La Pirogue traditionnelle, un patrimoine sacré chez le peuple Sawa
La sacralité d’un patrimoine culturel en Afrique prend généralement son sens dans ses origines et surtout dans l’usage qui lui est affecté. C’est le cas par exemple de la pirogue traditionnelle du peuple Sawa, peuple Côtier concentré principalement dans les régions du Littoral et du Sud-Ouest du Cameroun. Plus qu’un simple moyen de transport, la pirogue fait partie des éléments symboliques et d’identification de la culture Sawa.
La plupart des traditions africaines renferment une certaine sacralité et la pirogue chez le Côtier en est une. Affecté à des usages culturels et rituels, ce moyen de locomotion puise tout son sens dans la coutume du Sawa aussi appelé « Peuple de l’eau ». La pirogue est désignée en langue Duala par « Bↄlↄ », une expression composée de deux mots duala à savoir Bↄ (Bolè) c’est-à-dire « Fin » et « Lↄ » qui signifie « Noyade ». La pirogue signifie donc littéralement la « Fin des noyades ».
La pirogue occupe une place importante dans la vie économique, sportive et socio- culturelle des peuples de l’eau et d’ailleurs. Et vu sous cet angle, la question de son respect demeure. Ce qui pose le problème de sa promotion et de sa conservation en tant que objet patrimonial.

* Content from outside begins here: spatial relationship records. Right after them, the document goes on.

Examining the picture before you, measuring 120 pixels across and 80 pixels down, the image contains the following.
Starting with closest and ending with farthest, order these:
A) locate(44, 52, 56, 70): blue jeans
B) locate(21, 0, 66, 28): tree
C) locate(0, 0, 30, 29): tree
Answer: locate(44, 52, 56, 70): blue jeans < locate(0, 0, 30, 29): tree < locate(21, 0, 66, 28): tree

L’origine de la pirogue chez Sawa
D’après des sources orales vivantes, l’idée de l’appropriation d’une pirogue serait venue des difficultés d’un jeune garçon Sawa qui avait du mal à se rendre de l’autre côté du village par une traversée fluviale. Alors qu’il allait doter sa femme, il pensa qu’il lui fallait un moyen de transport pour traverser le cours d’eau. C’est donc pour y mettre fin qu’il entreprit de façonner une pirogue en se servant des outils rudimentaires à sa disposition.
Et pour Tétè Eboumbou, chercheur et expert de la tradition Sawa: « Avant de découvrir la sculpture, nos parents se déplaçaient à l’époque d’un village à un autre à pied ou par natation. Cependant, il arrivait que pendant la nage, à cause de la fatigue, certains périssaient de suites de noyade. C’est donc pour mettre fin à ces noyades que nos ancêtres se sont servis de leurs connaissances en sculpture pour fabriquer une pirogue » nous renseigne-t-il. D’où l’origine du nom « Bↄlↄ ».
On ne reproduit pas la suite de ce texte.